## TEKS SUMBER
/---

Selasa, 23 Oktober 2007

Bagian 2 Seminar Evolution of ABA

BAGIAN 2
Behavior Management (bagian ini yang sering tidak dilakukan dalam penerapan
Critical thinking & Possible interpretation/Berfikir kritis dan kemungkinan Interpretasi
Pada dasarnya kita harus berpikir secara kritis dalam menghadapi perilaku-perilaku anak, kemudian dari perilaku tsb., kita harus membuat interpretasi-2 kemungkinannya. Kebiasaan orang pada umumnya, selalu membuat 1 interpretasi, anak menangis -> oh tadi kurang tidur.

Berfikir kritis perlu dilatih. Misalnya:
Kejadian yang diamati:
1. Ibu mengatakan kepada John, ”Jika kamu tidak membawa payung, nanti akan hujan.”
2. John membawa payung
3. Tidak hujan.

Kemungkinan interpretasi:
1. Payung menghilangkan awan hujan.
2. Ibu John dapat memprediksi cuaca.
3. Membawa payung adalah perilaku yang bersifat takhayul.
4. Ini suatu kebetulan.

Contoh lain:
Observed Events:
1. Anak menunjukkan perilaku menganggu dan memiliki kemampuan bicara, bermain dan sosial yang terbatas.
2. Anak mulai terapi/ treatment.
3. Anak tampak berkembang.

Kemungkinan interpretasi:
1. Treatment/Terapi efektifk
2. Anak mendapatkan perhatian lebih.
3. Meningkatkan situasi terstruktur
4. Treatment/terapi kombinasi
5. Mengubah fasilitas kemajuan temporer.
6. Pengamatan bias.

Fondasi Behaviorisme
1. Analitic approach/Pendekatan analitik:
1. Perilaku yang dapat diamati/Observable behaviors
2. Defenisi objektif/Objective definition
3. Analisa kritis/Critical analysis
2. Behaviors are learned/Perilaku dapat dipelajari.

Bahwa semua perilaku dapat dipelajari, bagaimana mempelajarinya? Ya balik ke teori A-B-C (Antecedent-Behavior-Consequence). Kita harus hati-hati dalam memberikan konsekuensi/consequence atas suatu perilaku, karena consequence ini menentukan timbul/tidaknya kembali perilaku tsb di kemudian hari. Oleh karenanya sangat penting melakukan Functional Behavior Assessment (FBA) – apa tujuan anak itu berperilaku demikian., apakah tujuannya untuk attention/perhatian, avoidance/menghindar, isolation (ingin ditinggal sendiri), anger release/melepaskan rasa marah, self-stimulation/stimulasi diri dan communication/komunikasi. Misalnya kalau tujuan anak avoidance/menghindar, kemudian kita beri konsekuensi dengan ignoring/mengabaikan -> maka consequence yang kita berikan malah menunjang tujuan anak (reinforcing). Kalau anak ingin isolation, kita beri time-out juga akan me-reinforce anak mengulang kembali perilakunya.

\---

## DATA DITAMPILKAN
/---

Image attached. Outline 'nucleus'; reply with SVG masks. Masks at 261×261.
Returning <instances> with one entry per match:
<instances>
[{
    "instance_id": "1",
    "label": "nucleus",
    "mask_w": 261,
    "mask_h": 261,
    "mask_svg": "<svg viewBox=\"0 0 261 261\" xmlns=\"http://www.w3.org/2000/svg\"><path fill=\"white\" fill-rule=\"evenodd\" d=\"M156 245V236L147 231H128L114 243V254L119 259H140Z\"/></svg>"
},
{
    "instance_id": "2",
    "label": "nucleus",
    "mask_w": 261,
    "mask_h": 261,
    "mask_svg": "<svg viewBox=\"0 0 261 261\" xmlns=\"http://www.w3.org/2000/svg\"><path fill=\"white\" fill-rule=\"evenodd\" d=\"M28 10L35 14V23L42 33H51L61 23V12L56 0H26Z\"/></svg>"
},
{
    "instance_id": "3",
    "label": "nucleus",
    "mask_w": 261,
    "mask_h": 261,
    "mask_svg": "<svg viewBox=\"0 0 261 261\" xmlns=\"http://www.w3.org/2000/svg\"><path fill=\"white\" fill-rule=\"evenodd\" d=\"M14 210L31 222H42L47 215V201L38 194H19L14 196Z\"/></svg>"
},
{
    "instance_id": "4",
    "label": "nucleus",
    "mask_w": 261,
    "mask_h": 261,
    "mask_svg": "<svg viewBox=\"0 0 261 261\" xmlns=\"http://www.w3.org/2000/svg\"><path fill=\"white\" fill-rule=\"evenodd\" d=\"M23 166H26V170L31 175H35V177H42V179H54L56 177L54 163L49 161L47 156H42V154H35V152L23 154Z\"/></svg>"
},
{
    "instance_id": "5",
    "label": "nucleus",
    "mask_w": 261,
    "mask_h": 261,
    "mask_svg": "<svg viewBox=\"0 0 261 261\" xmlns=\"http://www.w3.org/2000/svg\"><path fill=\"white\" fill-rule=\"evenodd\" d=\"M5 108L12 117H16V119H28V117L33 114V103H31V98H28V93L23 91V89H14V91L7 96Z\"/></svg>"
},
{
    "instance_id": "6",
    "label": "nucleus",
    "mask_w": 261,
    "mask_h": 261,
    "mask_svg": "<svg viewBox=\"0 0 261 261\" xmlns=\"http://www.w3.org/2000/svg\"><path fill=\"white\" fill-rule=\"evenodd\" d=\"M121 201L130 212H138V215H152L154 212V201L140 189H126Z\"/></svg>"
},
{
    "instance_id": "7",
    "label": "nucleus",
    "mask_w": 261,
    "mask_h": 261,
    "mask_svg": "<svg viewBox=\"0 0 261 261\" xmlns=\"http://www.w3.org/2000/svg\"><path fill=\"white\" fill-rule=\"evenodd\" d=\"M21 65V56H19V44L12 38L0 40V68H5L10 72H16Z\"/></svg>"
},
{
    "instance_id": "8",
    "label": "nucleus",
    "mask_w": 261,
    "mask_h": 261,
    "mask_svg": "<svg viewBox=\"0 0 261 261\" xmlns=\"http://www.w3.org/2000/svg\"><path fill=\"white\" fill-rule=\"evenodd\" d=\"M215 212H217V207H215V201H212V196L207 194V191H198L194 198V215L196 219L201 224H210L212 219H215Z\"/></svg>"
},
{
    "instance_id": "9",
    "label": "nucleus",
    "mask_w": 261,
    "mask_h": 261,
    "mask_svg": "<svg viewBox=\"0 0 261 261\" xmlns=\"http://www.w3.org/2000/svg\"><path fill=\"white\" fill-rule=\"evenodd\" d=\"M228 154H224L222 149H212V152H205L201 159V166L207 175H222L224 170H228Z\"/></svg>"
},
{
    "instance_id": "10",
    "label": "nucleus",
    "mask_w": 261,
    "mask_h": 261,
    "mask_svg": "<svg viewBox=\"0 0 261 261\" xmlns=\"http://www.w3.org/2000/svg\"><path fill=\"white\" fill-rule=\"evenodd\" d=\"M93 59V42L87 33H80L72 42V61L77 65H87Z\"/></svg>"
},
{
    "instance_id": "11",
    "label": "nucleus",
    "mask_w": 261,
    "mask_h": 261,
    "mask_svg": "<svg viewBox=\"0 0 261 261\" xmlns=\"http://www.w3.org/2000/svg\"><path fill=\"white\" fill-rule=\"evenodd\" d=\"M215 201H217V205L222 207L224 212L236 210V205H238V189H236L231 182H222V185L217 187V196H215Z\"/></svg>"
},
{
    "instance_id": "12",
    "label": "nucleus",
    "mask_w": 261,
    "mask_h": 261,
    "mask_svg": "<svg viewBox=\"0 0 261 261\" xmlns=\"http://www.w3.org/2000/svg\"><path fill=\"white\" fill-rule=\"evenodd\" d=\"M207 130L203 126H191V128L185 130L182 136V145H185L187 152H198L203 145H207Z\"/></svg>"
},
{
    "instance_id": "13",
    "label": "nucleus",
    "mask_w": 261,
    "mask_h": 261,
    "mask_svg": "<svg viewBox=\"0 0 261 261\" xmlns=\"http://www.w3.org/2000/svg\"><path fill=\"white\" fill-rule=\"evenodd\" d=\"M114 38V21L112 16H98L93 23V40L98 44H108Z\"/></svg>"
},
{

\---

## TUGAS LATIHAN
**a)** Jawab pertanyaan berikut berdasarkan teks sumber:
(i) Dalam contoh tentang payung, apa yang dikatakan Ibu kepada John?
(ii) Apa kepanjangan teori A-B-C?
(iii) Konsekuensi apa yang akan me-reinforce anak mengulang perilakunya bila anak ingin isolation?
**b)** Teruskan teks sumber tentang seminar ABA mulai setelah kalimat terakhirnya.

## KUNCI JAWABAN
**a)**
(i) "Jika kamu tidak membawa payung, nanti akan hujan."
(ii) Antecedent-Behavior-Consequence.
(iii) Time-out.

**b)**
Ada contoh video:
Seorang anak menangis teriak-teriak, oleh si terapis dicoba disodori berbagai mainan & makanan tetap menangis. Ternyata si anak ingin keluar dari kursi, oleh si terapis kemudian si anak tetap disuruh duduk, meski menangis menjerit-jerit, kemudian disuruh mengatakan “up”, begitu si anak mengatakan “up” dia boleh pergi, begitu keluar dari kursi, nangisnya langsung stop. Prosedur tsb. diulang kembali, si anak digandeng kembali ke kursi, dan nangis lagi, disuruh bilang “up”, begitu dia menirukan, diperbolehkan pergi -> anak belajar bahwa semakin cepat dia bilang “up” dia boleh pergi. Setelah anak sudah tenang, baru diselingi dengan pembelajaran.

Contoh lagi:
Ada seorang anak yang suka ngomong, apa saja diomongkan, menirukan percakapan iklan (omongan yang tidak bermakna).
Tahap 1: Anak & terapis duduk di meja, target “anak tidak melakukan nonsense talk/omongan ngawur selama 1 detik”, begitu anak diam dalam 1 detik, langsung diberi token di kotak tokennya, kalau gagal, token diambil kembali.
Tahap 2: Target waktu diperpanjang
Tahap 3: Anak diberi tugas, jika anak bisa melakukan tugasnya tanpa melakukan nonsense talk maka dia mendapat token. Setelah token terkumpul, ditukar dengan reward.